El ímpetu inicial de las principales corrientes americanas sobre el "fin de la ideología" derivaba de cuatro circunstancias principales. En primer lugar, había una clara creencia, en la década de 1950, en una generación que había vivido entre las de 1930 y 1940 -con sus guerras, pogroms, gulags, procesos show, stalinismo, matonismo fascista, nazismo, campos de concentración y "solución final" - que la política ideológica conducía al fanatismo y a una concepción antidialógica de la política. Se tenía por cierto que la política "ideologizada" estaba en la raíz de gran parte del dolor masivo, miseria generalizada y guerra exterminadora de mediados de siglo (14).
En segundo lugar se sostenía que, a pesar del hecho de que las ideologías puedan cumplir una función en el desarrollo de sociedades inmaduras, no la cumplían en las sociedades democráticas industrializadas, en las que desempeñaban un papel decorativo, ya eue en estas últimas había consenso sobre los objetivos fundamentales. La mayoría de los partidos políticos, en estas sociedades, había alcanzado, en la economía de estructura mixta del bienestar, la mayor parte de sus objetivos de política reformista. La izquierda aceptaba los peligros del excesivo poder estatal y la derecha aceptaba la necesidad del Estado de bienestar y los derechos de los trabajadores. El consenso y la convergencia de los objetivos políticos podían observarse en muchos de los países industrializados. En el marco del modelo de acumulación fordista y del Estado de bienestar keynesiano los valores básicos atinentes a la convivencia ya habían quedado acordados y se compartía la ilusión de que se orden si no era para siempre lo era al menos por un tiempo mayor al de los intereses generacionales. Lo que el politólogo americano Seymour Martin Lipset había denominado la "revolución social democrática del Oeste" había triunfado y ese triunfo no dejaba espacio para el despliegue de ideologías o utopías susceptibles de orientar acción política alguna. En consecuencia, se sostenía, lo político debía quedar limitado a cuestiones periféricas referentes a ajustes pragmáticos y a la liquidación de conflictos de intereses sobre temas que no comprometían aspectos esenciales. Las discusiones políticas, entonces, versarían sobre temas relativos al producto bruto, precios, impuestos o créditos públicos. Incluso llegó a sostenerse que la asignación presupuestaria de recursos públicos se había convertido en el tema central del diseño y ejecución de las políticas públicas.
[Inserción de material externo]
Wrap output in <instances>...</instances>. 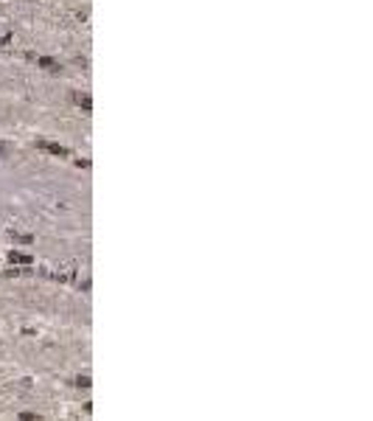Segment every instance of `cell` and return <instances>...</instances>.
Masks as SVG:
<instances>
[{
	"label": "cell",
	"instance_id": "6da1fadb",
	"mask_svg": "<svg viewBox=\"0 0 373 421\" xmlns=\"http://www.w3.org/2000/svg\"><path fill=\"white\" fill-rule=\"evenodd\" d=\"M20 421H40L37 413H20Z\"/></svg>",
	"mask_w": 373,
	"mask_h": 421
},
{
	"label": "cell",
	"instance_id": "7a4b0ae2",
	"mask_svg": "<svg viewBox=\"0 0 373 421\" xmlns=\"http://www.w3.org/2000/svg\"><path fill=\"white\" fill-rule=\"evenodd\" d=\"M76 385H79V387H87V385H90V376H79Z\"/></svg>",
	"mask_w": 373,
	"mask_h": 421
}]
</instances>
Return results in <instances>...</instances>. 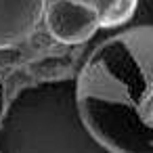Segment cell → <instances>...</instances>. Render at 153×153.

Todas esas cuestiones eran ventajosamente abordables por los desideologizados técnicos en policy making especializados en cada uno de sus aspectos particulares. Todo lo demás era mero gesto y apariencia; la lucha democrática habría de continuar, pero como debates protagonizados fundamentalmente por técnicos, sin manifestaciones multitudinarias, sin arengas de balcón y sin banderas partidarias. En dos palabras, sin ideologías.
En tercer lugar, jugaba en favor de la eliminación de lo ideológico el hecho de vivirse un período de gran crecimiento económico, especialmente en Inglaterra y Estados Unidos, así como una gran recuperación en Europa occidental, particularmente en Alemania, estado de cosas que se mantuvo hasta la crisis petrolera de los primeros años de la década de 1970.
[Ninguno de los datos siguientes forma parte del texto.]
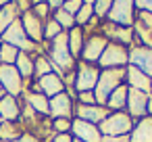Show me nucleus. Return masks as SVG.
Instances as JSON below:
<instances>
[{
    "label": "nucleus",
    "instance_id": "bb28decb",
    "mask_svg": "<svg viewBox=\"0 0 152 142\" xmlns=\"http://www.w3.org/2000/svg\"><path fill=\"white\" fill-rule=\"evenodd\" d=\"M52 63H50V59H46L44 54H38L36 57V61H34V77L36 79H42L44 75H48V73H52Z\"/></svg>",
    "mask_w": 152,
    "mask_h": 142
},
{
    "label": "nucleus",
    "instance_id": "c03bdc74",
    "mask_svg": "<svg viewBox=\"0 0 152 142\" xmlns=\"http://www.w3.org/2000/svg\"><path fill=\"white\" fill-rule=\"evenodd\" d=\"M11 2H15V0H0V7H4V4H11Z\"/></svg>",
    "mask_w": 152,
    "mask_h": 142
},
{
    "label": "nucleus",
    "instance_id": "7c9ffc66",
    "mask_svg": "<svg viewBox=\"0 0 152 142\" xmlns=\"http://www.w3.org/2000/svg\"><path fill=\"white\" fill-rule=\"evenodd\" d=\"M63 34V27L54 21V19H46V25H44V40H48V42H52L56 36H61Z\"/></svg>",
    "mask_w": 152,
    "mask_h": 142
},
{
    "label": "nucleus",
    "instance_id": "dca6fc26",
    "mask_svg": "<svg viewBox=\"0 0 152 142\" xmlns=\"http://www.w3.org/2000/svg\"><path fill=\"white\" fill-rule=\"evenodd\" d=\"M129 65L137 67L148 77H152V48L135 46L133 50H129Z\"/></svg>",
    "mask_w": 152,
    "mask_h": 142
},
{
    "label": "nucleus",
    "instance_id": "a878e982",
    "mask_svg": "<svg viewBox=\"0 0 152 142\" xmlns=\"http://www.w3.org/2000/svg\"><path fill=\"white\" fill-rule=\"evenodd\" d=\"M15 67L19 71V75L25 79V77H31L34 75V59L27 54V52H19L17 61H15Z\"/></svg>",
    "mask_w": 152,
    "mask_h": 142
},
{
    "label": "nucleus",
    "instance_id": "ea45409f",
    "mask_svg": "<svg viewBox=\"0 0 152 142\" xmlns=\"http://www.w3.org/2000/svg\"><path fill=\"white\" fill-rule=\"evenodd\" d=\"M73 140H75V138H73L71 134H56L52 142H73Z\"/></svg>",
    "mask_w": 152,
    "mask_h": 142
},
{
    "label": "nucleus",
    "instance_id": "6ab92c4d",
    "mask_svg": "<svg viewBox=\"0 0 152 142\" xmlns=\"http://www.w3.org/2000/svg\"><path fill=\"white\" fill-rule=\"evenodd\" d=\"M129 142H152V117L150 115L137 119V123L133 125L129 134Z\"/></svg>",
    "mask_w": 152,
    "mask_h": 142
},
{
    "label": "nucleus",
    "instance_id": "f3484780",
    "mask_svg": "<svg viewBox=\"0 0 152 142\" xmlns=\"http://www.w3.org/2000/svg\"><path fill=\"white\" fill-rule=\"evenodd\" d=\"M125 79H127L129 88H135V90H142L146 94H152V77H148L137 67H133V65L125 67Z\"/></svg>",
    "mask_w": 152,
    "mask_h": 142
},
{
    "label": "nucleus",
    "instance_id": "f257e3e1",
    "mask_svg": "<svg viewBox=\"0 0 152 142\" xmlns=\"http://www.w3.org/2000/svg\"><path fill=\"white\" fill-rule=\"evenodd\" d=\"M46 52H48V57H50L52 67L56 69V73H58L63 79L73 73V69H75V59H73L71 52H69V36H67V32H63L61 36H56V38L50 42V46H48Z\"/></svg>",
    "mask_w": 152,
    "mask_h": 142
},
{
    "label": "nucleus",
    "instance_id": "20e7f679",
    "mask_svg": "<svg viewBox=\"0 0 152 142\" xmlns=\"http://www.w3.org/2000/svg\"><path fill=\"white\" fill-rule=\"evenodd\" d=\"M2 42H7V44H11V46H15V48H19L21 52H38L42 46L40 44H36V42H31L29 38H27V34H25V29H23V25H21V19H17L2 36Z\"/></svg>",
    "mask_w": 152,
    "mask_h": 142
},
{
    "label": "nucleus",
    "instance_id": "393cba45",
    "mask_svg": "<svg viewBox=\"0 0 152 142\" xmlns=\"http://www.w3.org/2000/svg\"><path fill=\"white\" fill-rule=\"evenodd\" d=\"M21 134H23L21 119L19 121H2V125H0V140H2V142H13Z\"/></svg>",
    "mask_w": 152,
    "mask_h": 142
},
{
    "label": "nucleus",
    "instance_id": "37998d69",
    "mask_svg": "<svg viewBox=\"0 0 152 142\" xmlns=\"http://www.w3.org/2000/svg\"><path fill=\"white\" fill-rule=\"evenodd\" d=\"M148 115L152 117V94L148 96Z\"/></svg>",
    "mask_w": 152,
    "mask_h": 142
},
{
    "label": "nucleus",
    "instance_id": "39448f33",
    "mask_svg": "<svg viewBox=\"0 0 152 142\" xmlns=\"http://www.w3.org/2000/svg\"><path fill=\"white\" fill-rule=\"evenodd\" d=\"M127 63H129V50L115 42H108L104 52L98 59V65L102 69H119V67H125Z\"/></svg>",
    "mask_w": 152,
    "mask_h": 142
},
{
    "label": "nucleus",
    "instance_id": "c9c22d12",
    "mask_svg": "<svg viewBox=\"0 0 152 142\" xmlns=\"http://www.w3.org/2000/svg\"><path fill=\"white\" fill-rule=\"evenodd\" d=\"M77 100H79V104H96L94 92H79L77 94Z\"/></svg>",
    "mask_w": 152,
    "mask_h": 142
},
{
    "label": "nucleus",
    "instance_id": "09e8293b",
    "mask_svg": "<svg viewBox=\"0 0 152 142\" xmlns=\"http://www.w3.org/2000/svg\"><path fill=\"white\" fill-rule=\"evenodd\" d=\"M0 44H2V40H0Z\"/></svg>",
    "mask_w": 152,
    "mask_h": 142
},
{
    "label": "nucleus",
    "instance_id": "72a5a7b5",
    "mask_svg": "<svg viewBox=\"0 0 152 142\" xmlns=\"http://www.w3.org/2000/svg\"><path fill=\"white\" fill-rule=\"evenodd\" d=\"M31 13H34L36 17H40L42 21H46L48 15H50V7H48L46 2H40V4H34V7H31Z\"/></svg>",
    "mask_w": 152,
    "mask_h": 142
},
{
    "label": "nucleus",
    "instance_id": "a19ab883",
    "mask_svg": "<svg viewBox=\"0 0 152 142\" xmlns=\"http://www.w3.org/2000/svg\"><path fill=\"white\" fill-rule=\"evenodd\" d=\"M15 4L19 7L21 13H25V11H29V4H31V2H29V0H15Z\"/></svg>",
    "mask_w": 152,
    "mask_h": 142
},
{
    "label": "nucleus",
    "instance_id": "de8ad7c7",
    "mask_svg": "<svg viewBox=\"0 0 152 142\" xmlns=\"http://www.w3.org/2000/svg\"><path fill=\"white\" fill-rule=\"evenodd\" d=\"M73 142H81V140H73Z\"/></svg>",
    "mask_w": 152,
    "mask_h": 142
},
{
    "label": "nucleus",
    "instance_id": "e433bc0d",
    "mask_svg": "<svg viewBox=\"0 0 152 142\" xmlns=\"http://www.w3.org/2000/svg\"><path fill=\"white\" fill-rule=\"evenodd\" d=\"M133 7H137V11L152 13V0H133Z\"/></svg>",
    "mask_w": 152,
    "mask_h": 142
},
{
    "label": "nucleus",
    "instance_id": "cd10ccee",
    "mask_svg": "<svg viewBox=\"0 0 152 142\" xmlns=\"http://www.w3.org/2000/svg\"><path fill=\"white\" fill-rule=\"evenodd\" d=\"M19 52H21L19 48H15V46L2 42V44H0V65H15Z\"/></svg>",
    "mask_w": 152,
    "mask_h": 142
},
{
    "label": "nucleus",
    "instance_id": "412c9836",
    "mask_svg": "<svg viewBox=\"0 0 152 142\" xmlns=\"http://www.w3.org/2000/svg\"><path fill=\"white\" fill-rule=\"evenodd\" d=\"M21 15H23V13L19 11V7H17L15 2L0 7V36H2L17 19H21Z\"/></svg>",
    "mask_w": 152,
    "mask_h": 142
},
{
    "label": "nucleus",
    "instance_id": "9b49d317",
    "mask_svg": "<svg viewBox=\"0 0 152 142\" xmlns=\"http://www.w3.org/2000/svg\"><path fill=\"white\" fill-rule=\"evenodd\" d=\"M48 109H50V115L52 117H65V119H71V115L75 113V102L73 98L63 92V94H56L52 98H48Z\"/></svg>",
    "mask_w": 152,
    "mask_h": 142
},
{
    "label": "nucleus",
    "instance_id": "2eb2a0df",
    "mask_svg": "<svg viewBox=\"0 0 152 142\" xmlns=\"http://www.w3.org/2000/svg\"><path fill=\"white\" fill-rule=\"evenodd\" d=\"M71 129H73L75 140H81V142H100L102 140V134H100L98 125L88 123L83 119H73Z\"/></svg>",
    "mask_w": 152,
    "mask_h": 142
},
{
    "label": "nucleus",
    "instance_id": "0eeeda50",
    "mask_svg": "<svg viewBox=\"0 0 152 142\" xmlns=\"http://www.w3.org/2000/svg\"><path fill=\"white\" fill-rule=\"evenodd\" d=\"M133 0H113V7L106 15V21L121 25V27H129L133 23Z\"/></svg>",
    "mask_w": 152,
    "mask_h": 142
},
{
    "label": "nucleus",
    "instance_id": "a211bd4d",
    "mask_svg": "<svg viewBox=\"0 0 152 142\" xmlns=\"http://www.w3.org/2000/svg\"><path fill=\"white\" fill-rule=\"evenodd\" d=\"M102 36L104 38H113L115 44H121V46H127V44L133 42V32L129 27H121V25L110 23V21L102 23Z\"/></svg>",
    "mask_w": 152,
    "mask_h": 142
},
{
    "label": "nucleus",
    "instance_id": "8fccbe9b",
    "mask_svg": "<svg viewBox=\"0 0 152 142\" xmlns=\"http://www.w3.org/2000/svg\"><path fill=\"white\" fill-rule=\"evenodd\" d=\"M0 90H2V86H0Z\"/></svg>",
    "mask_w": 152,
    "mask_h": 142
},
{
    "label": "nucleus",
    "instance_id": "423d86ee",
    "mask_svg": "<svg viewBox=\"0 0 152 142\" xmlns=\"http://www.w3.org/2000/svg\"><path fill=\"white\" fill-rule=\"evenodd\" d=\"M75 88H77V94L79 92H94L96 84H98V77H100V71L96 65L92 63H79L75 67Z\"/></svg>",
    "mask_w": 152,
    "mask_h": 142
},
{
    "label": "nucleus",
    "instance_id": "f704fd0d",
    "mask_svg": "<svg viewBox=\"0 0 152 142\" xmlns=\"http://www.w3.org/2000/svg\"><path fill=\"white\" fill-rule=\"evenodd\" d=\"M81 7H83L81 0H65V4H63L61 9H65L69 15H73V17H75V15L79 13V9H81Z\"/></svg>",
    "mask_w": 152,
    "mask_h": 142
},
{
    "label": "nucleus",
    "instance_id": "aec40b11",
    "mask_svg": "<svg viewBox=\"0 0 152 142\" xmlns=\"http://www.w3.org/2000/svg\"><path fill=\"white\" fill-rule=\"evenodd\" d=\"M19 115H21V107L15 96L7 94L4 98H0V117H2V121H19Z\"/></svg>",
    "mask_w": 152,
    "mask_h": 142
},
{
    "label": "nucleus",
    "instance_id": "4c0bfd02",
    "mask_svg": "<svg viewBox=\"0 0 152 142\" xmlns=\"http://www.w3.org/2000/svg\"><path fill=\"white\" fill-rule=\"evenodd\" d=\"M13 142H40V138L36 136V134H31V132H23L17 140H13Z\"/></svg>",
    "mask_w": 152,
    "mask_h": 142
},
{
    "label": "nucleus",
    "instance_id": "9d476101",
    "mask_svg": "<svg viewBox=\"0 0 152 142\" xmlns=\"http://www.w3.org/2000/svg\"><path fill=\"white\" fill-rule=\"evenodd\" d=\"M148 96L150 94H146L142 90L129 88V92H127V111H129V117L131 119L133 117L142 119V117L148 115Z\"/></svg>",
    "mask_w": 152,
    "mask_h": 142
},
{
    "label": "nucleus",
    "instance_id": "473e14b6",
    "mask_svg": "<svg viewBox=\"0 0 152 142\" xmlns=\"http://www.w3.org/2000/svg\"><path fill=\"white\" fill-rule=\"evenodd\" d=\"M71 119H65V117H58V119H52L50 127L56 132V134H69L71 132Z\"/></svg>",
    "mask_w": 152,
    "mask_h": 142
},
{
    "label": "nucleus",
    "instance_id": "58836bf2",
    "mask_svg": "<svg viewBox=\"0 0 152 142\" xmlns=\"http://www.w3.org/2000/svg\"><path fill=\"white\" fill-rule=\"evenodd\" d=\"M100 142H129V136H104Z\"/></svg>",
    "mask_w": 152,
    "mask_h": 142
},
{
    "label": "nucleus",
    "instance_id": "f03ea898",
    "mask_svg": "<svg viewBox=\"0 0 152 142\" xmlns=\"http://www.w3.org/2000/svg\"><path fill=\"white\" fill-rule=\"evenodd\" d=\"M125 82V67H119V69H104L98 77V84L94 88V98H96V104L100 107H106V100L108 96Z\"/></svg>",
    "mask_w": 152,
    "mask_h": 142
},
{
    "label": "nucleus",
    "instance_id": "ddd939ff",
    "mask_svg": "<svg viewBox=\"0 0 152 142\" xmlns=\"http://www.w3.org/2000/svg\"><path fill=\"white\" fill-rule=\"evenodd\" d=\"M21 25H23L27 38H29L31 42L40 44V42L44 40V21H42L40 17H36V15L31 13V9L21 15Z\"/></svg>",
    "mask_w": 152,
    "mask_h": 142
},
{
    "label": "nucleus",
    "instance_id": "c85d7f7f",
    "mask_svg": "<svg viewBox=\"0 0 152 142\" xmlns=\"http://www.w3.org/2000/svg\"><path fill=\"white\" fill-rule=\"evenodd\" d=\"M52 19L63 27V32H65V29L69 32V29H73V27L77 25V23H75V17H73V15H69L65 9H56V11H54V15H52Z\"/></svg>",
    "mask_w": 152,
    "mask_h": 142
},
{
    "label": "nucleus",
    "instance_id": "4468645a",
    "mask_svg": "<svg viewBox=\"0 0 152 142\" xmlns=\"http://www.w3.org/2000/svg\"><path fill=\"white\" fill-rule=\"evenodd\" d=\"M110 111L106 107H100V104H75V115L77 119H83L88 123H94V125H100L106 115Z\"/></svg>",
    "mask_w": 152,
    "mask_h": 142
},
{
    "label": "nucleus",
    "instance_id": "b1692460",
    "mask_svg": "<svg viewBox=\"0 0 152 142\" xmlns=\"http://www.w3.org/2000/svg\"><path fill=\"white\" fill-rule=\"evenodd\" d=\"M67 36H69V52H71V57L75 59V57H81V48H83V40H86V32H83V27H73V29H69L67 32Z\"/></svg>",
    "mask_w": 152,
    "mask_h": 142
},
{
    "label": "nucleus",
    "instance_id": "f8f14e48",
    "mask_svg": "<svg viewBox=\"0 0 152 142\" xmlns=\"http://www.w3.org/2000/svg\"><path fill=\"white\" fill-rule=\"evenodd\" d=\"M65 82H63V77L58 75V73H48V75H44L42 79H38V84H34V92H42L44 96H56V94H63L65 92Z\"/></svg>",
    "mask_w": 152,
    "mask_h": 142
},
{
    "label": "nucleus",
    "instance_id": "4be33fe9",
    "mask_svg": "<svg viewBox=\"0 0 152 142\" xmlns=\"http://www.w3.org/2000/svg\"><path fill=\"white\" fill-rule=\"evenodd\" d=\"M25 100H27V107L34 111V113H38V115H42V117H46V115H50V109H48V98L42 94V92H27L25 94Z\"/></svg>",
    "mask_w": 152,
    "mask_h": 142
},
{
    "label": "nucleus",
    "instance_id": "6e6552de",
    "mask_svg": "<svg viewBox=\"0 0 152 142\" xmlns=\"http://www.w3.org/2000/svg\"><path fill=\"white\" fill-rule=\"evenodd\" d=\"M0 86H2V90L11 96H19L23 92V77L19 75L17 67L15 65H0Z\"/></svg>",
    "mask_w": 152,
    "mask_h": 142
},
{
    "label": "nucleus",
    "instance_id": "1a4fd4ad",
    "mask_svg": "<svg viewBox=\"0 0 152 142\" xmlns=\"http://www.w3.org/2000/svg\"><path fill=\"white\" fill-rule=\"evenodd\" d=\"M106 44H108V40L102 34H90V36H86L83 48H81V61L83 63H92V65L98 63V59L104 52Z\"/></svg>",
    "mask_w": 152,
    "mask_h": 142
},
{
    "label": "nucleus",
    "instance_id": "5701e85b",
    "mask_svg": "<svg viewBox=\"0 0 152 142\" xmlns=\"http://www.w3.org/2000/svg\"><path fill=\"white\" fill-rule=\"evenodd\" d=\"M127 92H129V86L127 84H121L106 100V109L113 113V111H123L127 107Z\"/></svg>",
    "mask_w": 152,
    "mask_h": 142
},
{
    "label": "nucleus",
    "instance_id": "7ed1b4c3",
    "mask_svg": "<svg viewBox=\"0 0 152 142\" xmlns=\"http://www.w3.org/2000/svg\"><path fill=\"white\" fill-rule=\"evenodd\" d=\"M98 129L102 136H127L133 129V119L125 111H113L98 125Z\"/></svg>",
    "mask_w": 152,
    "mask_h": 142
},
{
    "label": "nucleus",
    "instance_id": "a18cd8bd",
    "mask_svg": "<svg viewBox=\"0 0 152 142\" xmlns=\"http://www.w3.org/2000/svg\"><path fill=\"white\" fill-rule=\"evenodd\" d=\"M81 2H83V4H94L96 0H81Z\"/></svg>",
    "mask_w": 152,
    "mask_h": 142
},
{
    "label": "nucleus",
    "instance_id": "2f4dec72",
    "mask_svg": "<svg viewBox=\"0 0 152 142\" xmlns=\"http://www.w3.org/2000/svg\"><path fill=\"white\" fill-rule=\"evenodd\" d=\"M110 7H113V0H96V2L92 4V9H94V17H98V19H106Z\"/></svg>",
    "mask_w": 152,
    "mask_h": 142
},
{
    "label": "nucleus",
    "instance_id": "c756f323",
    "mask_svg": "<svg viewBox=\"0 0 152 142\" xmlns=\"http://www.w3.org/2000/svg\"><path fill=\"white\" fill-rule=\"evenodd\" d=\"M92 19H94V9H92V4H83V7L79 9V13L75 15V23H77V27H86Z\"/></svg>",
    "mask_w": 152,
    "mask_h": 142
},
{
    "label": "nucleus",
    "instance_id": "49530a36",
    "mask_svg": "<svg viewBox=\"0 0 152 142\" xmlns=\"http://www.w3.org/2000/svg\"><path fill=\"white\" fill-rule=\"evenodd\" d=\"M0 125H2V117H0Z\"/></svg>",
    "mask_w": 152,
    "mask_h": 142
},
{
    "label": "nucleus",
    "instance_id": "79ce46f5",
    "mask_svg": "<svg viewBox=\"0 0 152 142\" xmlns=\"http://www.w3.org/2000/svg\"><path fill=\"white\" fill-rule=\"evenodd\" d=\"M46 4H48L50 9H54V11H56V9H61V7L65 4V0H46Z\"/></svg>",
    "mask_w": 152,
    "mask_h": 142
}]
</instances>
Se produjo una elevación en el nivel de vida en amplios sectores de la población y cada vez más ciudadanos pudieron participar de una economía opulenta. Las diferencias sociales y económicas dejaron de ser vistas como tan importantes y se percibía una declinación de la relevancia de las clases sociales en las decisiones de voto, de manera que el comportamiento electoral estaba cada vez menos condicionado por la situación económica o social del votante. La combinación entre prosperidad económica y crecimiento del Estado de bienestar reducía las diferencias sociales y económicas y, en consecuencia, bajaba el perfil de las diferencias políticas y parecía justificar que pudiera sostenerse el fin de las ideologías.
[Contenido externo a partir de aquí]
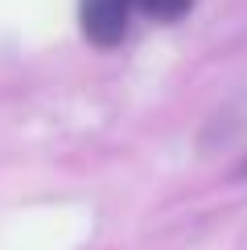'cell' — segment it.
Returning a JSON list of instances; mask_svg holds the SVG:
<instances>
[{"label": "cell", "mask_w": 247, "mask_h": 250, "mask_svg": "<svg viewBox=\"0 0 247 250\" xmlns=\"http://www.w3.org/2000/svg\"><path fill=\"white\" fill-rule=\"evenodd\" d=\"M239 176H247V160H243V164H239Z\"/></svg>", "instance_id": "cell-3"}, {"label": "cell", "mask_w": 247, "mask_h": 250, "mask_svg": "<svg viewBox=\"0 0 247 250\" xmlns=\"http://www.w3.org/2000/svg\"><path fill=\"white\" fill-rule=\"evenodd\" d=\"M136 4H140L148 17H157V21H177V17L190 13L194 0H136Z\"/></svg>", "instance_id": "cell-2"}, {"label": "cell", "mask_w": 247, "mask_h": 250, "mask_svg": "<svg viewBox=\"0 0 247 250\" xmlns=\"http://www.w3.org/2000/svg\"><path fill=\"white\" fill-rule=\"evenodd\" d=\"M136 0H82V33L95 45H116L128 33V17Z\"/></svg>", "instance_id": "cell-1"}]
</instances>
En cuarto lugar, ese clima intelectual coincidía con un momento muy alto de la sociología americana y se vio favorecido porque, en los hechos, los Estados Unidos estaban ofreciendo al mundo una perspectiva de libertad, juntamente con las posibilidades de un alto grado de desarrollo tecnológico conjugado con un sólido bienestar económico, todo ello con la apariencia de perspectivas de progreso material indefinido. Parecía desarrollarse, en una dimensión moderna, el programa de la Ilustración: sustituir las ideologías -que se asimilaban ahora a supersticiones, tal como los philosophes habían visto en su hora a la religión- por una auténtica, sólida y seria "ciencia de la sociedad", firmemente apoyada en una situación económica y social ampliamente auspiciosa.
Es en ese contexto que se desarrolló la teoría del "fin de la ideología". La política pasa a ser pensada como algo diferente de lo ideológico. La ideología denotaría una mentalidad totalitaria, que impediría toda discusión política fuera de su propio contexto. De tal manera, la ideología sería incompatible con una sociedad pluralista, libre, tolerante y racional, que es aquella en la cual tiene lugar el fenómeno político. Escritores tan diversos como Karl Popper, Raymond Aron y Hannah Arendt, de diferentes maneras, hablan de una "ideología totalizadora" y de sociedades cerradas (fascismo y comunismo) como antítesis de las sociedades abiertas, tolerantes, en las que cobra sentido el quehacer político. Casi paradójicamente este último aparece, en ese contexto, circunscripto a la solución de cuestiones de orden técnico y a los ajustes pragmáticos aún necesarios en sociedades en las que ya se habían aventado las disputas cargadas de contenido emocional y los grandes proyectos de reforma social. La ideología, en esta lectura, se convierte en una perspectiva intolerante, no libre y limitada, en comparación con las formas no ideológicas, abiertas y tolerantes de la política; y aparece contrapuesta como la ciencia a la cual tanto Edwared Shils (15) desde la teoría política cuando Karl Popper desde la perspectiva epistemológica considerarán ajena a cualquier forma de cultura ideológica y regida por una racionalidad rigurosamente objetiva.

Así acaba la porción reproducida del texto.